5. Rechercher des fils conducteurs
La thèse ou l’argument principal, ou encore la « grande idée » dans le cas d’une exposition, constitue le fil conducteur le plus important du projet, mais d’autres thèmes ou idées reviennent-ils dans chacun des groupes d’information? Selon l’ampleur du document, il pourrait être intéressant d’utiliser un ou deux fils conducteurs supplémentaires pour créer périodiquement des légendes ou des encadrés judicieux. Bien entendu, il ne faut pas présenter trop d’idées en parallèle, car cela compliquerait le message et le rendrait difficile à mémoriser. Toutefois, un fil conducteur accrocheur pourrait se traduire par une série de légendes ou d’encadrés intéressants.

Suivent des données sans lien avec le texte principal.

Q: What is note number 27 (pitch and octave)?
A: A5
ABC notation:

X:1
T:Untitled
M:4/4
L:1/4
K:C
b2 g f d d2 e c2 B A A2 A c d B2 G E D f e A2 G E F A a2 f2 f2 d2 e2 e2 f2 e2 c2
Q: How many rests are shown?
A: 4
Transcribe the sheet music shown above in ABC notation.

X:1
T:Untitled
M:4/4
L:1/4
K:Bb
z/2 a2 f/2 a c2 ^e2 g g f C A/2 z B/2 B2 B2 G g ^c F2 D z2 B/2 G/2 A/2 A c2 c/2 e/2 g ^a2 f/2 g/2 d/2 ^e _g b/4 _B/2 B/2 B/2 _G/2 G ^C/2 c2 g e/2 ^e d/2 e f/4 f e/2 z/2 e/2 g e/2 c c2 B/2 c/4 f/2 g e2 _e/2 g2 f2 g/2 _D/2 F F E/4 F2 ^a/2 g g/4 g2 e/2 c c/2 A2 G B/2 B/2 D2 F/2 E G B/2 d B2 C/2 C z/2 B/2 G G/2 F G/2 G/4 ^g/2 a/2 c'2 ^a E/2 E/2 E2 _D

Durant la conception de l’exposition La santé dans l’espace, les spécialistes n’ont cessé de constater des applications concrètes qu’avaient trouvées sur Terre certaines innovations ou solutions mises au point pour résoudre des problèmes liés à l’espace. L’étude de la perte osseuse en microgravité peut contribuer à faire progresser les connaissances sur l’ostéoporose. Grâce aux avancées en matière de dosimétrie des rayonnements, on peut mieux protéger les personnes qui exploitent sur Terre le potentiel des rayonnements (notamment pour traiter le cancer). Nous avons transformé ces constatations récurrentes en une série d’encadrés intitulés « Ici sur Terre » afin de susciter la curiosité des visiteurs envers ces thèmes en répondant à l’éternelle question : « Quel en est l’intérêt? »

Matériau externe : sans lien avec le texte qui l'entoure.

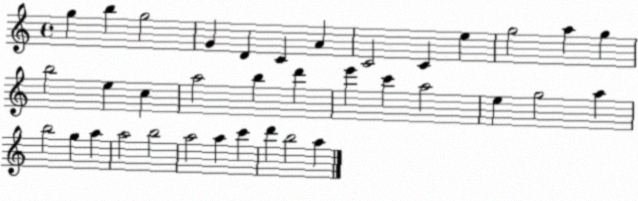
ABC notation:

X:1
T:Untitled
M:4/4
L:1/4
K:C
g b g2 G D C A C2 C e g2 a g b2 e c a2 b d' e' c' a2 e g2 a b2 g a a2 b2 a2 a c' d' b2 a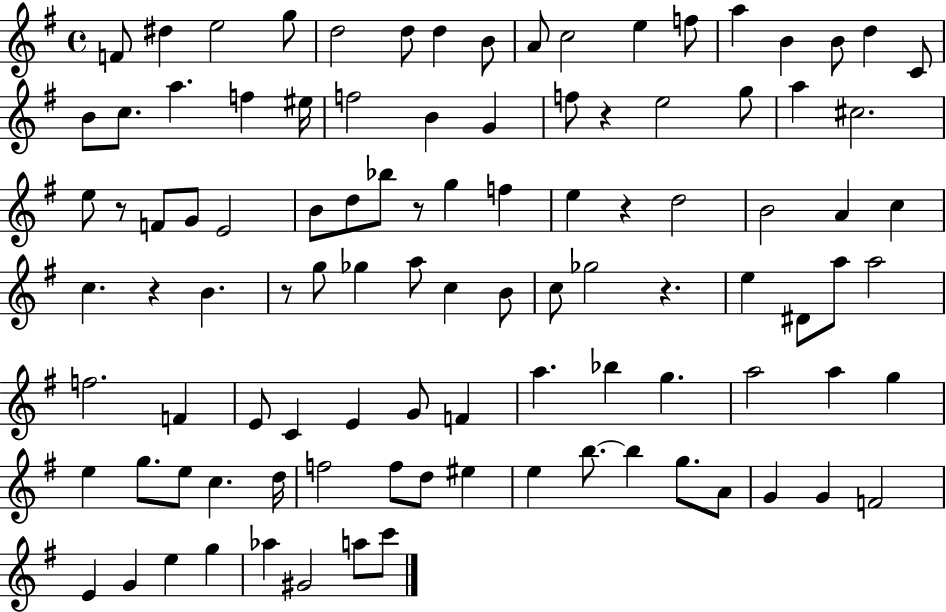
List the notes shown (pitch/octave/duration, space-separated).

F4/e D#5/q E5/h G5/e D5/h D5/e D5/q B4/e A4/e C5/h E5/q F5/e A5/q B4/q B4/e D5/q C4/e B4/e C5/e. A5/q. F5/q EIS5/s F5/h B4/q G4/q F5/e R/q E5/h G5/e A5/q C#5/h. E5/e R/e F4/e G4/e E4/h B4/e D5/e Bb5/e R/e G5/q F5/q E5/q R/q D5/h B4/h A4/q C5/q C5/q. R/q B4/q. R/e G5/e Gb5/q A5/e C5/q B4/e C5/e Gb5/h R/q. E5/q D#4/e A5/e A5/h F5/h. F4/q E4/e C4/q E4/q G4/e F4/q A5/q. Bb5/q G5/q. A5/h A5/q G5/q E5/q G5/e. E5/e C5/q. D5/s F5/h F5/e D5/e EIS5/q E5/q B5/e. B5/q G5/e. A4/e G4/q G4/q F4/h E4/q G4/q E5/q G5/q Ab5/q G#4/h A5/e C6/e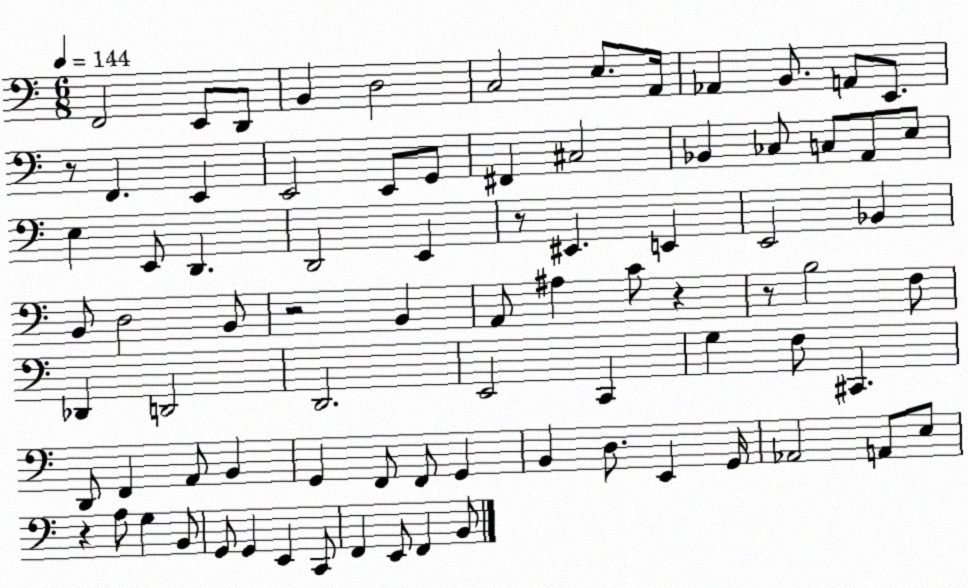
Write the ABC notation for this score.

X:1
T:Untitled
M:6/8
L:1/4
K:C
F,,2 E,,/2 D,,/2 B,, D,2 C,2 E,/2 A,,/4 _A,, B,,/2 A,,/2 E,,/2 z/2 F,, E,, E,,2 E,,/2 G,,/2 ^F,, ^C,2 _B,, _C,/2 C,/2 A,,/2 E,/2 E, E,,/2 D,, D,,2 E,, z/2 ^E,, E,, E,,2 _B,, B,,/2 D,2 B,,/2 z2 B,, A,,/2 ^A, C/2 z z/2 B,2 F,/2 _D,, D,,2 D,,2 E,,2 C,, G, F,/2 ^C,, D,,/2 F,, A,,/2 B,, G,, F,,/2 F,,/2 G,, B,, D,/2 E,, G,,/4 _A,,2 A,,/2 E,/2 z A,/2 G, B,,/2 G,,/2 G,, E,, C,,/2 F,, E,,/2 F,, B,,/2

6. Choisir soigneusement ses mots
À l’étape de la planification, il n’est pas trop tôt pour réfléchir au vocabulaire. La similarité et la cohérence des mots choisis peuvent contribuer à mettre en valeur des idées maîtresses en créant un effet de répétition. En considérant les thèmes principaux, ou même l’une des sous-sections du plan, peut-on trouver une phrase qui permet de présenter chacun des éléments distincts, dès lors qu’on y substitue un mot-clé à un autre? La révision du texte peut également permettre de simplifier davantage le message. Peut-on uniformiser les termes employés? Le temps des verbes? Cette façon d’aborder le contenu peut sembler trop rhétorique, mais elle permet de mettre en évidence plus facilement et plus clairement des liens entre les éléments du contenu.

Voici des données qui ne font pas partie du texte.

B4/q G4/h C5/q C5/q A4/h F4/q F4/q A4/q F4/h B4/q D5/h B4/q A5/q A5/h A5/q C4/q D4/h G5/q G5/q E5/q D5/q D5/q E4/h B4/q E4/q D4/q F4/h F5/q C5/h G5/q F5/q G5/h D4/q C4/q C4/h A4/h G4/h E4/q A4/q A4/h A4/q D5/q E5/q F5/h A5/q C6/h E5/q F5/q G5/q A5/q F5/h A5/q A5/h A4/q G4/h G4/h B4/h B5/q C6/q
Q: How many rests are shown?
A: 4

J’espère que ces stratégies vous seront utiles la prochaine fois que vous essaierez d’organiser plusieurs idées en un tout cohérent. Si vous prenez le temps de définir une base solide pour votre projet, vous verrez que vos idées s’agenceront plus efficacement quand vous commencerez à créer votre document ou produit final. Rappelez-vous ceci : lorsque les gens liront votre texte ou verront votre création, ce sera probablement la première fois qu’on porte à leur attention l’information que vous présentez et qu’on les amène à établir les liens que vous indiquez. Un plan bien élaboré vous permettra non seulement de structurer votre contenu, mais aussi de rédiger un texte clair et original.